Safe to tell a secret to one,
Risky to two,
To tell it to three is folly.

    "The trumpet blew, the king's men in the middle started rolling boulders over and down. Imperials weren't happy when they saw them coming."

    "The rocks wiped out the legions?"

    "No such luck. The rocks tore holes in the shield wall. The rest was up to us."

    "You charged them? Didn't you tell me that was stupid?"

    "Would have been. We poured in arrows from just outside javelin range. Cats on the left, Order on the right. They tried to reform, but it was too late, and the rocks kept coming. Legionaries are good, but they die just like other people."

    "What about –"

    They heard voices in the courtyard below. Hen was on his feet first. Harald paused to pull his cloak around him.

    Yosef was there already, Rorik beside him. One of the guards was opening the gate. Two riders came into the courtyard through the falling snow. The smaller spoke:

    "Elaina ni Leonor, my sister Kara ni Lain. We come in peace."

    Yosef stepped forward:

    "I am Yosef, castellan of Forest Keep for Stephen of North Province. In peace be welcome."

    Harald saw her swaying in the saddle, stepped forward. The Lady swung one foot over, slid down; he caught her as she fell.

    Yosef spoke:

    "The hall is warmest; can you manage her?"

    Harald nodded.

    "Hardly weighs anything." It was true. Despite the mail hauberk, he had carried boys who weighed more.

    The other Lady was off her horse but on her feet. At a glance from his father, Hen took both horses. Harald carried Elaina up the stairs, through the door Yosef opened. Kara followed.

    Yosef pulled one of the straw pallets in front of the fire; Harald kneeled, put her down gently. In the fire light, the stump of an arrow stood out from her side. He heard a gasp behind him.

    "She didn't tell me."

    Footsteps. Hen answered his father's unspoken question.

    "Old Jon has them, is rubbing them down."

    Harald spoke.

    "In my room, the open saddlebag. A bundle, so long, tied with a red cord."

    While he waited for the boy to come back with his kit, Harald looked over the wounded Lady, peeling back the wet cloak, careful not to disturb the arrow. Besides the rent in the hauberk where the arrow had gone through, there were three more, sword slashes by the look of them, two oozing blood. He looked at her pale face in the firelight. His breath caught in his throat.

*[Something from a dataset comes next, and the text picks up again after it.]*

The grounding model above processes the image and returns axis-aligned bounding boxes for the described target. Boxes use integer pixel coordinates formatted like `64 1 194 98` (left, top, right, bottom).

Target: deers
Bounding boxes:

    When it was all over, Elaina was unconscious but bandaged and alive, wrapped in blankets in front of the fire, Kara sitting beside her. Harald washed the needle, the small knife, dried them, threaded another strand of sinew, assembled the kit, tied it, his mind elsewhere. Someone put a warm mug in his hand.

    He looked up at Yosef.

    "You'll want to leave them here tonight; it's too soon to move her. I'll get my things down from the guest room tomorrow morning; with luck it'll be safe to carry her up by then."

    "I'm not leaving my sister."

    "Of course. You'll want a pallet on the floor next to her; she might wake in the night."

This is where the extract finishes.